Maglev
Personal note: I bought a printer recently and printed this research, making my own notes while deep-diving into a topic that fascinated me as a kid.
Fundamentals
Magnetic levitation relies on magnetic forces to counteract gravity without physical contact. Key principles include the Meissner effect—when a superconductor is cooled below its critical temperature, it expels internal magnetic fields, causing a magnet to levitate above it. In type-II superconductors, partial penetration of flux in discrete tubes leads to flux pinning (quantum locking), which can “lock” a superconducting object in space above a magnet. Two primary maglev methods: electromagnetic suspension (EMS), with actively controlled electromagnets attracting the vehicle to a ferromagnetic track from below, and electrodynamic suspension (EDS), using superconducting magnets or induced currents for repulsion. EMS requires constant feedback control; EDS is intrinsically stable at operational speed with larger gaps. Diamagnetic levitation—materials like bismuth or graphite generating weak opposing fields—can levitate even a frog at ~10 Tesla.
Current state
Shanghai Transrapid runs ~30 km at 430 km/h.

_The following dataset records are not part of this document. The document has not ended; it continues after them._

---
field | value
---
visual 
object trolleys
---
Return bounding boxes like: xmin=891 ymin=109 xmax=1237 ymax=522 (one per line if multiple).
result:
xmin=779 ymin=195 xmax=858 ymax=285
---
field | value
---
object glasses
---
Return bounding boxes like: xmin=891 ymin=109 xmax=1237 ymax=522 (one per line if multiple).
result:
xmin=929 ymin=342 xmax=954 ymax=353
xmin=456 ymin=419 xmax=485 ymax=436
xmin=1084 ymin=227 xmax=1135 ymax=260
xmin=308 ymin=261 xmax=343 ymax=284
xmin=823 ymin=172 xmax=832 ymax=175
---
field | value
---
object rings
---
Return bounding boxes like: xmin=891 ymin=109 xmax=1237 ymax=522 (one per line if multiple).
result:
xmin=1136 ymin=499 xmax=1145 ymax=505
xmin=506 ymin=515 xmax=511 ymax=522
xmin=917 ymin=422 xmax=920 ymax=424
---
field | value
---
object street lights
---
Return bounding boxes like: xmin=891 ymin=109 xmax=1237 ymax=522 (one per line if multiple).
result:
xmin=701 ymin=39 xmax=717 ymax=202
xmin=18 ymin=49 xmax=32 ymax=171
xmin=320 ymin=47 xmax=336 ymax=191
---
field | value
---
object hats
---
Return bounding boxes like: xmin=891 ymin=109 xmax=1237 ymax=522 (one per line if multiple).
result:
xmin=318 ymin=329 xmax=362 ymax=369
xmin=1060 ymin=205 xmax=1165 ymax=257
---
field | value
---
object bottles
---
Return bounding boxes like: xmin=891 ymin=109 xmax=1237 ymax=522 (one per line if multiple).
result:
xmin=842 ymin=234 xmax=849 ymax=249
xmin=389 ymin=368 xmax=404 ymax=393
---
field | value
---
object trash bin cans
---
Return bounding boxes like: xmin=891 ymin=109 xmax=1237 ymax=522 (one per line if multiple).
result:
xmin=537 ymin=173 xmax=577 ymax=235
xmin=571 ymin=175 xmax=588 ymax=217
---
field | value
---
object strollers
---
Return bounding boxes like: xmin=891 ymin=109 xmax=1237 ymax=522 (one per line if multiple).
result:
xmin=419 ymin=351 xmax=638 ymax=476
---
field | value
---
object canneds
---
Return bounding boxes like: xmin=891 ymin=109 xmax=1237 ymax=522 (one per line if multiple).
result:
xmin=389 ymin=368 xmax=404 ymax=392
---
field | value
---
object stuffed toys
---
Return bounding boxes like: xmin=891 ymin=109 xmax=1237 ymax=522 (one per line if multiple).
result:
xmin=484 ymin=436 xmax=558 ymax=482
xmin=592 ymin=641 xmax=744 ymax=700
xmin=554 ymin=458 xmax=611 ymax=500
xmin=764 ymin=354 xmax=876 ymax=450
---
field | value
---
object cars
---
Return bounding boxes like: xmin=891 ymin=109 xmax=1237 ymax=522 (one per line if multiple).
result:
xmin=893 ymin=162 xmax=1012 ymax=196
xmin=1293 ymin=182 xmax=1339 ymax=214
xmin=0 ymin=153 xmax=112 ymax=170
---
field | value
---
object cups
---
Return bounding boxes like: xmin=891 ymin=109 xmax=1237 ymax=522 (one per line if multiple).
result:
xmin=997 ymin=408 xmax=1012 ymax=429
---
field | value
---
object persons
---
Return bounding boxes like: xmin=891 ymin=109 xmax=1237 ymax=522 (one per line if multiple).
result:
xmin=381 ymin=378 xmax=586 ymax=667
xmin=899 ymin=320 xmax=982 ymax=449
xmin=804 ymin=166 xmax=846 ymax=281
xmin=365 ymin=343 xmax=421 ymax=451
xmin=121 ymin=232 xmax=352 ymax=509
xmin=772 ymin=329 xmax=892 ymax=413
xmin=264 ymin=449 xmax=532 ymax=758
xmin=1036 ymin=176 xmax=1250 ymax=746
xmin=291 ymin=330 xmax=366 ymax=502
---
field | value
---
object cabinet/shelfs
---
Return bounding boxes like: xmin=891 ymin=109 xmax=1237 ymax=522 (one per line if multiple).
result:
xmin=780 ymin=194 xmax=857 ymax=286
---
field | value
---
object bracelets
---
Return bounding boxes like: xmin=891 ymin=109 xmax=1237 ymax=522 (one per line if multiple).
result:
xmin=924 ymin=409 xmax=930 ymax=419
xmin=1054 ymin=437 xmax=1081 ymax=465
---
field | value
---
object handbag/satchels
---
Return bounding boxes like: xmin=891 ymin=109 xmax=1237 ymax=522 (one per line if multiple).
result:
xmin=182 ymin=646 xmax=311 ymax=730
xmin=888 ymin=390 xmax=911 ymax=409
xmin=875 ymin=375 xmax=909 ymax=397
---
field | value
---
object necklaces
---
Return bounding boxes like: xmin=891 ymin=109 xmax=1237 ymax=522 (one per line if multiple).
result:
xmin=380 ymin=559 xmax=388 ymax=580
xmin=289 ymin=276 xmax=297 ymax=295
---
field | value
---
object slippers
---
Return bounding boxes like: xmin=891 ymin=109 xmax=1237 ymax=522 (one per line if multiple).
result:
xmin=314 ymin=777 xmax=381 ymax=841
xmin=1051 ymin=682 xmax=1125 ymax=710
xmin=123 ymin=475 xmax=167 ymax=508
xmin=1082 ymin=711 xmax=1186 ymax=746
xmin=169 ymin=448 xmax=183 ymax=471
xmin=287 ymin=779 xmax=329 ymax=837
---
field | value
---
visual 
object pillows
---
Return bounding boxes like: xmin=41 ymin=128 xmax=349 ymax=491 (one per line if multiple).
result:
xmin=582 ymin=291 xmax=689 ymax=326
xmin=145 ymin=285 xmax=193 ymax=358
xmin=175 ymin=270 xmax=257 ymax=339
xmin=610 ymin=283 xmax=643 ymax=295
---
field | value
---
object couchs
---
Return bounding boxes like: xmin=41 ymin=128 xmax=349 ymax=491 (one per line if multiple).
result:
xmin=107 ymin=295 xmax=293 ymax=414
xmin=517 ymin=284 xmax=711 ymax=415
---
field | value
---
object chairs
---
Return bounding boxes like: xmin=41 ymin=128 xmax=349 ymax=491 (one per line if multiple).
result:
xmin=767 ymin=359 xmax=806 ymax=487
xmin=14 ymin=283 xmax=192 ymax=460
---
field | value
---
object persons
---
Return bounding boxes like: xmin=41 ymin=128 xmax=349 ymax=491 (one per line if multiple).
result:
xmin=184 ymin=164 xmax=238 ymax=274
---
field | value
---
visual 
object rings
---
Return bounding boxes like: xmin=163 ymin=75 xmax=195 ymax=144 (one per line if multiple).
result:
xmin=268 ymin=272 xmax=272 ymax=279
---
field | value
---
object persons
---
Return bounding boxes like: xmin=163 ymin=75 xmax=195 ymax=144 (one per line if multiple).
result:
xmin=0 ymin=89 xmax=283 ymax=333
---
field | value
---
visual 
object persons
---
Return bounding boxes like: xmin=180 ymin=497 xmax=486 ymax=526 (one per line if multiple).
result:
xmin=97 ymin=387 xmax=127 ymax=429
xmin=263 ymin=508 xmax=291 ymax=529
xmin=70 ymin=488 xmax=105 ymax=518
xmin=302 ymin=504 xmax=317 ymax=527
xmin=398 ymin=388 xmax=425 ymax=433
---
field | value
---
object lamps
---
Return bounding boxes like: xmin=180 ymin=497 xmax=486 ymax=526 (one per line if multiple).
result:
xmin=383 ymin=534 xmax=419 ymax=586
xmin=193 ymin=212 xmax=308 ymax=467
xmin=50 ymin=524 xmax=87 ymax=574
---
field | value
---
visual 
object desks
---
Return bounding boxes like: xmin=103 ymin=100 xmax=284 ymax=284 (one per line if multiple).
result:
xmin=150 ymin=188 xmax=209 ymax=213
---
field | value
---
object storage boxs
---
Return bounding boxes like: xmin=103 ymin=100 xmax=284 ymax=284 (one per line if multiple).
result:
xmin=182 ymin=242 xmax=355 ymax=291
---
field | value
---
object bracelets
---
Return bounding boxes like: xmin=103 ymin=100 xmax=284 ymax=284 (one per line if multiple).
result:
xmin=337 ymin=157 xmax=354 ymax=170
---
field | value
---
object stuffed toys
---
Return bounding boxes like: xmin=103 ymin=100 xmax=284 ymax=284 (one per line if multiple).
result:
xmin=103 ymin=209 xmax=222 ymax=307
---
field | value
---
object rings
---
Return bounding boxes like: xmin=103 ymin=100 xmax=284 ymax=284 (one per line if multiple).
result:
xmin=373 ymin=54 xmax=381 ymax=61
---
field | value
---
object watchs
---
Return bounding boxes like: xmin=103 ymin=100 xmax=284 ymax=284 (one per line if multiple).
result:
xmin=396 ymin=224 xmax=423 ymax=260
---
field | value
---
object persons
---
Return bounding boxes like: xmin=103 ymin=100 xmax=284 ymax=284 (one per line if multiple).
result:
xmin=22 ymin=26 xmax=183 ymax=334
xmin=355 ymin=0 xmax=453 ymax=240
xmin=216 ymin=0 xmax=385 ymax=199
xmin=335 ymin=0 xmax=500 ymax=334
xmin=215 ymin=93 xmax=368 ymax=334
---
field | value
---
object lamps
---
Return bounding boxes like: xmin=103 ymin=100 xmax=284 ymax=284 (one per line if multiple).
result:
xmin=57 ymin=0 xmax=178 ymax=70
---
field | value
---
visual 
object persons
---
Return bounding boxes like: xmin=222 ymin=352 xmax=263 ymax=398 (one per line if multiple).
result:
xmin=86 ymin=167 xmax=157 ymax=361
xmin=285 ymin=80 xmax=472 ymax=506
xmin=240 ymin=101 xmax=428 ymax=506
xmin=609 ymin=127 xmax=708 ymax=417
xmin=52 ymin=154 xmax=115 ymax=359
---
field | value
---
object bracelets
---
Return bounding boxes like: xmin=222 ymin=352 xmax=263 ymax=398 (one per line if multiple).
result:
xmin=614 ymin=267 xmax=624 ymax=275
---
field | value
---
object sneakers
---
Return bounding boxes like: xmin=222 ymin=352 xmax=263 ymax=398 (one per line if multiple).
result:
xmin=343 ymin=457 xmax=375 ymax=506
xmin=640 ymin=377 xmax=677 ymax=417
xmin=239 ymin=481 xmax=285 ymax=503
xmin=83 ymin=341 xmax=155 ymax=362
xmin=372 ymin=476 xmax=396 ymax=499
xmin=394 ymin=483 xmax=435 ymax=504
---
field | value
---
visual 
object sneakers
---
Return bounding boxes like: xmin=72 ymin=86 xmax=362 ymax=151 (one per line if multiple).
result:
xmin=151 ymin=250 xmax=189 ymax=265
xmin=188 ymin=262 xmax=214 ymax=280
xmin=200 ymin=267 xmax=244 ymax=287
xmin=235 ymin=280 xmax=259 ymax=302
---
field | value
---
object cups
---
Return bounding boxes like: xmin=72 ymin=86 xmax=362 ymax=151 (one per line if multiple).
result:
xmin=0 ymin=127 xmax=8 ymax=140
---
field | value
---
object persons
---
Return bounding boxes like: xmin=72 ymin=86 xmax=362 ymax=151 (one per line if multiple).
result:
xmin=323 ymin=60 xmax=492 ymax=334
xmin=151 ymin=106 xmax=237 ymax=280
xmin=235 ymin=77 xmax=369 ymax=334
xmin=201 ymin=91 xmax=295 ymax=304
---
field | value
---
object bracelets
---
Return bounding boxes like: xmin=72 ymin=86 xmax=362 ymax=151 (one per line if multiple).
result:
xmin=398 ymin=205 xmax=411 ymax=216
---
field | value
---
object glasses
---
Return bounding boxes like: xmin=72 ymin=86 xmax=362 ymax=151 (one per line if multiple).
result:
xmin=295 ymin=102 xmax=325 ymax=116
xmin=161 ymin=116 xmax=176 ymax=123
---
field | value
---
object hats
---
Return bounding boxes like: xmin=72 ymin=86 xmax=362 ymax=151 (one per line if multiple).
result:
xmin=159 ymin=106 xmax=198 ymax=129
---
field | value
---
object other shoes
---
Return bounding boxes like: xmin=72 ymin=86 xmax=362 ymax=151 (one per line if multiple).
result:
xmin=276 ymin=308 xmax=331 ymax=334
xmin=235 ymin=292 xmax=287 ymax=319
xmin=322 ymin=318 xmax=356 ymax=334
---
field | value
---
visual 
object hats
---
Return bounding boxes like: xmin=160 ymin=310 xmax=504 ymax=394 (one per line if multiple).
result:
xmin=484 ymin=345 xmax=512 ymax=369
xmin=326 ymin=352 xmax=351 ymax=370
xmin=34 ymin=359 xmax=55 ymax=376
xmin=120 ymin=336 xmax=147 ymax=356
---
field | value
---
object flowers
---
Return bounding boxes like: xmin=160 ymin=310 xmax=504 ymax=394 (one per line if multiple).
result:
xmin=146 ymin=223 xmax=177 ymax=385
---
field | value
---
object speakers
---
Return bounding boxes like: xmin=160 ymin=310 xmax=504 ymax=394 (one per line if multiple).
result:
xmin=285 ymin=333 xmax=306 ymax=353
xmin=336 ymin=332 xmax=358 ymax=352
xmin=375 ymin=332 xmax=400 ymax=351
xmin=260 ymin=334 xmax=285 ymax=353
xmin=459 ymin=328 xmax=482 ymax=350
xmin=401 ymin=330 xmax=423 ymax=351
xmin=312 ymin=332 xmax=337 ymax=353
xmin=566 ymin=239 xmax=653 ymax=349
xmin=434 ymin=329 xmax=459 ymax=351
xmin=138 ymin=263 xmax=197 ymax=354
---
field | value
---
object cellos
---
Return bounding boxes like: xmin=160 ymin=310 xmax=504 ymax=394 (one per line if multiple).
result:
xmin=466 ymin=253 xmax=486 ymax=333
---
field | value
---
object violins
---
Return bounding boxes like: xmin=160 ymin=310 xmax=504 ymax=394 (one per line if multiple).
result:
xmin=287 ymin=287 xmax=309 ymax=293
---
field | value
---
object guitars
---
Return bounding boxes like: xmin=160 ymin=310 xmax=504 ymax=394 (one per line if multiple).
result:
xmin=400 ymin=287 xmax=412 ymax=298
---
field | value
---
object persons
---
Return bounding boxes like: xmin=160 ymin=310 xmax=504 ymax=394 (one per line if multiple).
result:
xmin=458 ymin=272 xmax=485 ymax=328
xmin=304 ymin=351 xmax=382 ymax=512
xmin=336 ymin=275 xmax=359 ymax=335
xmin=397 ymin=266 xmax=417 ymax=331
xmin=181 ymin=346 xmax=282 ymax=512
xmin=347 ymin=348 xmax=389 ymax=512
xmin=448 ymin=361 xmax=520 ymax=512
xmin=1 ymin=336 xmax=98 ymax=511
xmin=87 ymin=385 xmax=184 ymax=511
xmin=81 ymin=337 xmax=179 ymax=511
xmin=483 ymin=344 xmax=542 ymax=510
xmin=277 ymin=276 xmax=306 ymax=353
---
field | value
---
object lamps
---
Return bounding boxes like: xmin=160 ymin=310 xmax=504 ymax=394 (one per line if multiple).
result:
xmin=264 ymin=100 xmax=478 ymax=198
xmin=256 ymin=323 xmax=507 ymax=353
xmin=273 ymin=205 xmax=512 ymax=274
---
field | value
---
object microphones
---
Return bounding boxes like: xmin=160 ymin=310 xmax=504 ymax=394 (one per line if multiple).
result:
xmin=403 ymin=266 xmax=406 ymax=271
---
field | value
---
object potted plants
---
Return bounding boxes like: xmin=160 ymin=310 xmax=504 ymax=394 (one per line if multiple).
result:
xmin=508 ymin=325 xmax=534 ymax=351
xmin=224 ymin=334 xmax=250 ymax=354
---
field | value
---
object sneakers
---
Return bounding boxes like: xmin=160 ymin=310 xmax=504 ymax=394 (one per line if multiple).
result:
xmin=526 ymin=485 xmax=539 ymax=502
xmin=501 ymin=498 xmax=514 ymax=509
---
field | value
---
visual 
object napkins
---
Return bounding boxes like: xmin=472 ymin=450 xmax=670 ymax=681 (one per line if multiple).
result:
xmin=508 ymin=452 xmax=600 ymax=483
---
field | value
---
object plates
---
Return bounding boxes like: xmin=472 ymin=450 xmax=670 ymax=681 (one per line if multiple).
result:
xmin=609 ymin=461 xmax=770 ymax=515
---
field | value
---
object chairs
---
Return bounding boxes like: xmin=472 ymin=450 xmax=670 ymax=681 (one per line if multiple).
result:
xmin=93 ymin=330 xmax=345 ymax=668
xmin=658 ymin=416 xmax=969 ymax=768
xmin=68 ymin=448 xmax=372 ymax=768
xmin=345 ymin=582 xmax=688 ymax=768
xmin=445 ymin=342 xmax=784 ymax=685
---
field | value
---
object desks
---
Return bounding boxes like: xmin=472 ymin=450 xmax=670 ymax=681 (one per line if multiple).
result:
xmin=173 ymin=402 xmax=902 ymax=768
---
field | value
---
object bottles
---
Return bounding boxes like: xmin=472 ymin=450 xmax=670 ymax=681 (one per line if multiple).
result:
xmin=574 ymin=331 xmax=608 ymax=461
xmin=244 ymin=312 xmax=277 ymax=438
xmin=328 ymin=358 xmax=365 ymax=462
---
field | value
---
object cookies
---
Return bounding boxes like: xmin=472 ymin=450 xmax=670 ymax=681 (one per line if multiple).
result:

Japan’s SCMaglev (EDS) hit 603 km/h in testing; Chūō Shinkansen Tokyo–Nagoya is planned for 2027. China unveiled a 21 m HTS maglev prototype (620 km/h design, liquid nitrogen cooling). Beyond trains: magnetic bearings in turbopumps and flywheel storage, MRI scanners, magnetically levitated heart pumps (HeartMate 3). Hyperloop is essentially maglev in a low-pressure tube. Fusion tokamaks (ITER, SPARC) use enormous superconducting magnets to confine plasma; CFS’s 20 T HTS coil demo in 2021 was a milestone.
Barriers and outlook
Infrastructure cost is extreme (Tokyo–Nagoya ~$50B+). Maglev competes with high-speed rail and aviation; the sweet spot is routes where ultra-high speed beats air door-to-door. HTS materials and cryogenics are improving. By 2030 we may see net-energy fusion demos and more HTS maglev pilots. The common thread: removing physical constraints (friction, wear, gravity) with magnetic force to enable performance not possible with traditional mechanics.